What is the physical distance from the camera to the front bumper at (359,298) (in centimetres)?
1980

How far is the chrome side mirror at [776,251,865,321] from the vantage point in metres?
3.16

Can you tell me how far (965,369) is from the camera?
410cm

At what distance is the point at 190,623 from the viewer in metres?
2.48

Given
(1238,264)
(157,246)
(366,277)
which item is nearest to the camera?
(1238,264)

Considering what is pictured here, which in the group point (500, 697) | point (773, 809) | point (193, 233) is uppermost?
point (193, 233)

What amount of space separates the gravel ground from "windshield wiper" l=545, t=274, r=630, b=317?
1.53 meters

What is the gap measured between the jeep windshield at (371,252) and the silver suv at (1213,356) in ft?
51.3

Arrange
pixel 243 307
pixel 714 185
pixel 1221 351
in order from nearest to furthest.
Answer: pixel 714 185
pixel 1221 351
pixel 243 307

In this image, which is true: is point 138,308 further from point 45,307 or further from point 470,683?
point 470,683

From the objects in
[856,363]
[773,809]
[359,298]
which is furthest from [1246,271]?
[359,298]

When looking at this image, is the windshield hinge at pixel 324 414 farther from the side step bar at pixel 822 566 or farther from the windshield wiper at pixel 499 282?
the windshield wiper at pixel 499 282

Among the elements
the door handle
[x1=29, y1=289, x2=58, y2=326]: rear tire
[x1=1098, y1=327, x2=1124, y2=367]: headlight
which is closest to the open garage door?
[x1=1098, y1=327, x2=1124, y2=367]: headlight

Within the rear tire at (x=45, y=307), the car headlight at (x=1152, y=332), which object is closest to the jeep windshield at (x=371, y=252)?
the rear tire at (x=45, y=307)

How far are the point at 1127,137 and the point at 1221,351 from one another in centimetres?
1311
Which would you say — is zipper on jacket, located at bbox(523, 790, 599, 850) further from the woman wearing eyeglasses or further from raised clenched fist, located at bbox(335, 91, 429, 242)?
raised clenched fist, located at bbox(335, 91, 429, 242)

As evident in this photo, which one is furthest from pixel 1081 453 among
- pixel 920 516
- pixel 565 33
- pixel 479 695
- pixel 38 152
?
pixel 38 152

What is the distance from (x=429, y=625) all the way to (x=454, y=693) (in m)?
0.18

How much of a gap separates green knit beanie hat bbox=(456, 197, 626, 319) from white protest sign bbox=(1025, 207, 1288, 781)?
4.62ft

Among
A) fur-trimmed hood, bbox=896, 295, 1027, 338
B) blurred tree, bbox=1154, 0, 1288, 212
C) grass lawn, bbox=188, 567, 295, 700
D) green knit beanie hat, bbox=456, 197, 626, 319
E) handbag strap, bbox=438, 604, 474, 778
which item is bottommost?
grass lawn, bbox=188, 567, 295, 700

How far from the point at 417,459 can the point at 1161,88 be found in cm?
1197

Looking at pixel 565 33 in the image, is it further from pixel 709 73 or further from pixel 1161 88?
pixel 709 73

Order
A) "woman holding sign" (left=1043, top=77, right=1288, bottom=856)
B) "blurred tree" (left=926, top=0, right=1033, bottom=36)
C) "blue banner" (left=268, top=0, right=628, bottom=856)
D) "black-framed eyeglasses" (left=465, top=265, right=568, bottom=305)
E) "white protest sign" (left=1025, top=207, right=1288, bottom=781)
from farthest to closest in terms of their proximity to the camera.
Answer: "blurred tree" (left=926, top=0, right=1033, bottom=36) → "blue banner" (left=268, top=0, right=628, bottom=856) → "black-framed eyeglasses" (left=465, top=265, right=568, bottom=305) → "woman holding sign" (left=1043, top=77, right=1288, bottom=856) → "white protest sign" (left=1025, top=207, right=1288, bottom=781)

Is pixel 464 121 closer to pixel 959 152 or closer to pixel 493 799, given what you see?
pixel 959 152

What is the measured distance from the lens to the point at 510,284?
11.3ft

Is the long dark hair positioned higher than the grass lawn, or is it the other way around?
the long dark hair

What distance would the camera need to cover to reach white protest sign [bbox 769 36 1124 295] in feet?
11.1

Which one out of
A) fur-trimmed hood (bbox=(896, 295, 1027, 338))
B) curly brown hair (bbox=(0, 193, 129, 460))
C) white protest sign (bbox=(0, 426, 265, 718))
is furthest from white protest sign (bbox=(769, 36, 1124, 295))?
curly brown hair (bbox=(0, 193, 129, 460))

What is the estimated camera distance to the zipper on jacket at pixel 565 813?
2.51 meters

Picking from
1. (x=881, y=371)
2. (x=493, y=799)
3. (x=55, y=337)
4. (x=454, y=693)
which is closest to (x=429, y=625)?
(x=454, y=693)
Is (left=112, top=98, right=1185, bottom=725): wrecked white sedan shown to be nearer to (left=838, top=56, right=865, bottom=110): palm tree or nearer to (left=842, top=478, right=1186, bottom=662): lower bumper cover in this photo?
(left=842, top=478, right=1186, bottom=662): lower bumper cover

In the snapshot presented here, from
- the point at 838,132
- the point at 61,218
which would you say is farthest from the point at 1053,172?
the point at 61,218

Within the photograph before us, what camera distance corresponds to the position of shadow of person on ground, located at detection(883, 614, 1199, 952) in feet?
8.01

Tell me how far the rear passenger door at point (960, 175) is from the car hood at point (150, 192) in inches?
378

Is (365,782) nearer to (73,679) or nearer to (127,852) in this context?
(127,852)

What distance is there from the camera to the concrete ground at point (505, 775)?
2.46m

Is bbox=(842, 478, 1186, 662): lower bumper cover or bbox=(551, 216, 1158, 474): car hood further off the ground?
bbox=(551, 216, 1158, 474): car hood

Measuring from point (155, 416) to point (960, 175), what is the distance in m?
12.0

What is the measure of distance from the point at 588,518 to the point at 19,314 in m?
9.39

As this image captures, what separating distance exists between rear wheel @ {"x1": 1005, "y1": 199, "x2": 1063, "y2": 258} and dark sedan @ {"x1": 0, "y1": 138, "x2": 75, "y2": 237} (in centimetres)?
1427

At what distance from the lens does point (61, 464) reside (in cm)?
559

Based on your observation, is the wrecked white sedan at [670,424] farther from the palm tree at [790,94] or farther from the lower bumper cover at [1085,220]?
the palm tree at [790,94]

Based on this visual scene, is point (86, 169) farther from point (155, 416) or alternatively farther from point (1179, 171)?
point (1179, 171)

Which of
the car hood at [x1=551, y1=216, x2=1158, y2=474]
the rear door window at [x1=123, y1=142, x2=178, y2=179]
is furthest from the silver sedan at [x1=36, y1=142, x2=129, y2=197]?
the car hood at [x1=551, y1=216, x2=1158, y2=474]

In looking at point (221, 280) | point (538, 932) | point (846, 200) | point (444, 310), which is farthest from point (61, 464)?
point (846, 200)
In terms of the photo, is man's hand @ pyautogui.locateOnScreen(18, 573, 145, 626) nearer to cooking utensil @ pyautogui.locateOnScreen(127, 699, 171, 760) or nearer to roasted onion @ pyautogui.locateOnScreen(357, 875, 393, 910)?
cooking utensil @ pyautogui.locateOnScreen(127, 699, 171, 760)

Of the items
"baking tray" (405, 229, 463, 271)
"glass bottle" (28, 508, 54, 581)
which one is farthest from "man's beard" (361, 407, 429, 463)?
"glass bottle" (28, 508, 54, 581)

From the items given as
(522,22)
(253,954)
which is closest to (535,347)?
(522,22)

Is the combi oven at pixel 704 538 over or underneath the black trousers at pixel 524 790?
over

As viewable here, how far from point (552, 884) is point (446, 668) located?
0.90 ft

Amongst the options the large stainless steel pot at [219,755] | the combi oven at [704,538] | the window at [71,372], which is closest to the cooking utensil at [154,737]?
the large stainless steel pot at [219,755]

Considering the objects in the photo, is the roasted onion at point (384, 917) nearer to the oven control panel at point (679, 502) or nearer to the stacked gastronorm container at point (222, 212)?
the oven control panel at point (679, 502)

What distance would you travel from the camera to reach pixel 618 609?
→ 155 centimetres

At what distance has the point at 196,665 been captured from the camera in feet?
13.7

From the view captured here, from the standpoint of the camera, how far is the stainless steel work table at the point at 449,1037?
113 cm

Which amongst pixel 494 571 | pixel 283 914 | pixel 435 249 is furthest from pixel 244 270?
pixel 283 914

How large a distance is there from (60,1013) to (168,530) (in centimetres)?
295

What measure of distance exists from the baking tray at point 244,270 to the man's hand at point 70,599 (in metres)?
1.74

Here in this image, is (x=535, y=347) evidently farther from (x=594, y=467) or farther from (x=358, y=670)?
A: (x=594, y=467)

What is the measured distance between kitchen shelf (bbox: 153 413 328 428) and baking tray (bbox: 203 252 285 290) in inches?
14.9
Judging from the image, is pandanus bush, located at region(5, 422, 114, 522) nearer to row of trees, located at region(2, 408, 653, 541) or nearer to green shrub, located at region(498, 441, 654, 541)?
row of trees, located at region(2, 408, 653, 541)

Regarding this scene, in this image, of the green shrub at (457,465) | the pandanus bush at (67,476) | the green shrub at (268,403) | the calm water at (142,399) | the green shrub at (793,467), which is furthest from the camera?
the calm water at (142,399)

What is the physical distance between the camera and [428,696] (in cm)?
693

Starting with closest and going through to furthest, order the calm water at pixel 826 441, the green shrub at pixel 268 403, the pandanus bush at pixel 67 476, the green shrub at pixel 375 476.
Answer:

* YOUR OBJECTIVE
Copy word for word the records starting at the line that contains "What is the measured distance between" and ending at the last line of the records.

* WRITTEN SOLUTION
What is the measured distance between kitchen shelf (bbox: 153 413 328 428) and baking tray (bbox: 203 252 285 290) in inches?
14.9
Judging from the image, is pandanus bush, located at region(5, 422, 114, 522) nearer to row of trees, located at region(2, 408, 653, 541) or nearer to green shrub, located at region(498, 441, 654, 541)?
row of trees, located at region(2, 408, 653, 541)

Regarding this scene, in this image, of the green shrub at (457,465) | the pandanus bush at (67,476) | the green shrub at (268,403) | the calm water at (142,399) | the green shrub at (793,467), which is furthest from the camera?
the calm water at (142,399)

What is the physical distance between the camera and [428,696] (in cm)?
693

Starting with closest and going through to furthest, order the calm water at pixel 826 441, the green shrub at pixel 268 403, the pandanus bush at pixel 67 476, the green shrub at pixel 375 476.
Answer:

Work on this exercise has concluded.